What are the safety requirements for a swimming pool?

The owner must ensure that the swimming pool is surrounded at all times by a child-resistant barrier.

  • The barrier must separate the swimming pool from any residential building on the premises and from any adjoining property.
  • It must be designed, constructed, installed and maintained in accordance with the applicable Australian Standard prescribed at the time the swimming pool barrier was installed, altered or rebuilt.

More information

The NSW Swimming Pool Register provides further information on fencing backyard pools, frequently asked questions and checklists for pool owners.

Do I need any approval to install a spa?

You must have an approval if the spa pool is 300mm (the length of a standard ruler) or greater in depth and is used for swimming, wading, paddling or any other human aquatic activity.

A spa pool is the same as a swimming pool which includes any excavation, structure or vessel in the nature of a spa pool, flotation tank, tub or the like but does not include a spa bath or anything that is situated within a bathroom and is drained after use.

What are the safety requirements for a spa pool?

These are similar to those that apply to a swimming pool but may also take the form of a locked and secure cover that is removed only when the spa pool is in use.

Under Clause 9 of the Swimming Pool Regulation 2008 - if a spa pool does not have a complying swimming pool barrier around it, access to the spa can be secured by way of a lockable child-safe structure (such as a door, lid or security grill) that is:

  1. of substantial construction and having no opening through which it is possible to pass a testing apparatus (ie: no opening greater than 100mm) and
  2. fastened to the spa pool by a device that is itself of substantial construction and having no opening through which it is possible to pass a testing apparatus (ie: no opening greater than 100mm), which can effectively restrict access when the spa is not in use.

Lockable means the lock can only be opened by use of a key or tool to undo the latching device. You may purchase replacement spa lid locks or straps and lock (combinations) from spa and/or spa pool shops.

AS2610.2-2007 Private Spas

1.3.23 Spa Pool

A water-retaining structure fitted with filtration and sanitizing equipment, a heater, equipment for creating turbulent water and a skimmer system, normally filled with water except for maintenance purposes, and not intended to be used for swimming

Swimming Pools Act 1992 - Definitions

swimming pool means an excavation, structure or vessel—

(a)  that is capable of being filled with water to a depth greater than 300 millimetres, and

(b)  that is solely or principally used, or that is designed, manufactured or adapted to be solely or principally used, for the purpose of swimming, wading, paddling or any other human aquatic activity, and includes a spa pool, but does not include a spa bath, anything that is situated within a bathroom or anything declared by the regulations not to be a swimming pool for the purposes of this Act.

As a result, any inspections for a spa barrier will be carried out against these definitions.


Where can I go to obtain more information on swimming pools or spa pools?

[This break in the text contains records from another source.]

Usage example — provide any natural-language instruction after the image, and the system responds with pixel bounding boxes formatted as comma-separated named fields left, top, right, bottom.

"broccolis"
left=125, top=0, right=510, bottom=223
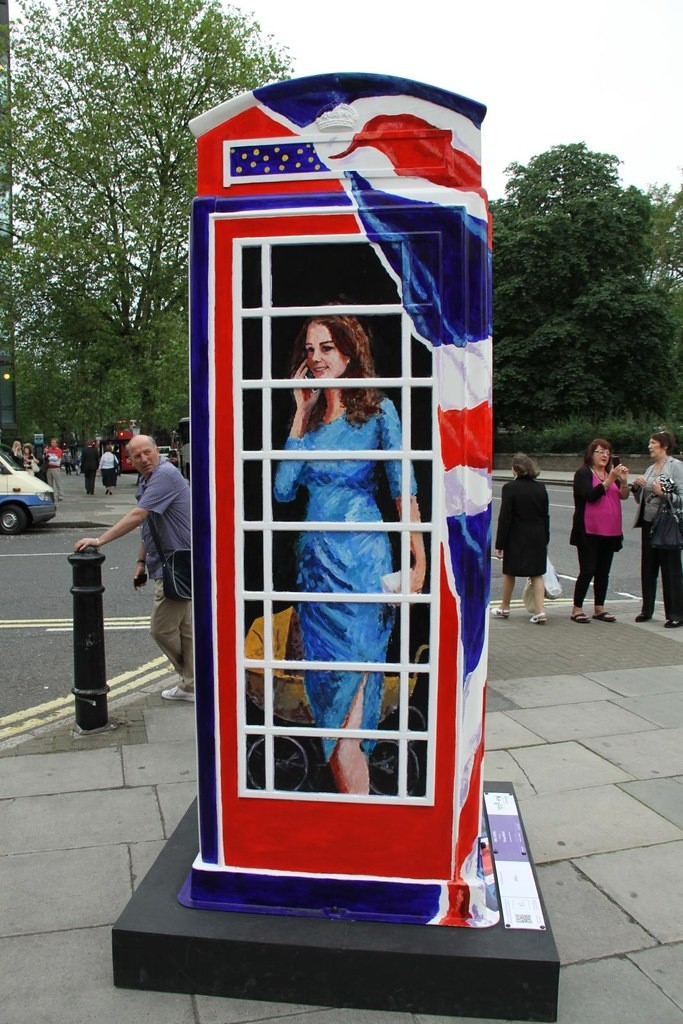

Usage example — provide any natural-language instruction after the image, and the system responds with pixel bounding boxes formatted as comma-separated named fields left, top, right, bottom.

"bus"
left=104, top=420, right=149, bottom=472
left=172, top=417, right=191, bottom=479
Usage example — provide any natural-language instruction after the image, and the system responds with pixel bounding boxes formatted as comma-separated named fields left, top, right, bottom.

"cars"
left=0, top=450, right=57, bottom=534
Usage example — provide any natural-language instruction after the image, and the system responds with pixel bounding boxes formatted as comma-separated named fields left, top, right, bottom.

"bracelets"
left=96, top=538, right=101, bottom=546
left=137, top=560, right=146, bottom=563
left=621, top=484, right=628, bottom=488
left=603, top=481, right=609, bottom=489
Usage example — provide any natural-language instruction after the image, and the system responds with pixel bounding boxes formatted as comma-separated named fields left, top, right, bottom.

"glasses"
left=594, top=450, right=610, bottom=456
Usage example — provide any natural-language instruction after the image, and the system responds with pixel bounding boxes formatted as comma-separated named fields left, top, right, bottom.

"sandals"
left=491, top=608, right=510, bottom=620
left=530, top=613, right=547, bottom=625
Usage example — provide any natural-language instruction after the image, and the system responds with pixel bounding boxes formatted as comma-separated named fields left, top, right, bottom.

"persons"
left=490, top=453, right=550, bottom=625
left=569, top=438, right=629, bottom=624
left=73, top=435, right=196, bottom=703
left=631, top=431, right=683, bottom=628
left=9, top=436, right=178, bottom=500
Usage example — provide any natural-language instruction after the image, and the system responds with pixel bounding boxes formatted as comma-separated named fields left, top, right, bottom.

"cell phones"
left=134, top=574, right=148, bottom=586
left=612, top=456, right=620, bottom=469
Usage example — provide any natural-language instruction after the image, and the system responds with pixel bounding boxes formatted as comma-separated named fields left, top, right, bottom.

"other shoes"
left=105, top=489, right=112, bottom=495
left=58, top=495, right=62, bottom=501
left=67, top=472, right=71, bottom=475
left=636, top=614, right=652, bottom=622
left=665, top=619, right=683, bottom=628
left=87, top=490, right=94, bottom=494
left=76, top=473, right=80, bottom=476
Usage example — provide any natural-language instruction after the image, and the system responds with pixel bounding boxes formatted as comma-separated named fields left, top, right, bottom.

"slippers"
left=570, top=613, right=591, bottom=623
left=593, top=611, right=616, bottom=622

The NSW Swimming Pool Register provides further information on fencing backyard pools, frequently asked questions and checklists for pool owners.

What are the requirements if I am selling or leasing my property?

If you are planning on selling or leasing your property, see the requirements for selling or leasing a property with a swimming pool or spa pool for more details.

Do I need approval to install a temporary above ground pool?

Temporary pools are readily available from many retailers.

  • Any pool containing water deeper than 300mm (the length of a standard ruler) requires development approval from Council.
  • We will assess the pool and its associated safety barriers for compliance and once approved will allow the pool to be installed.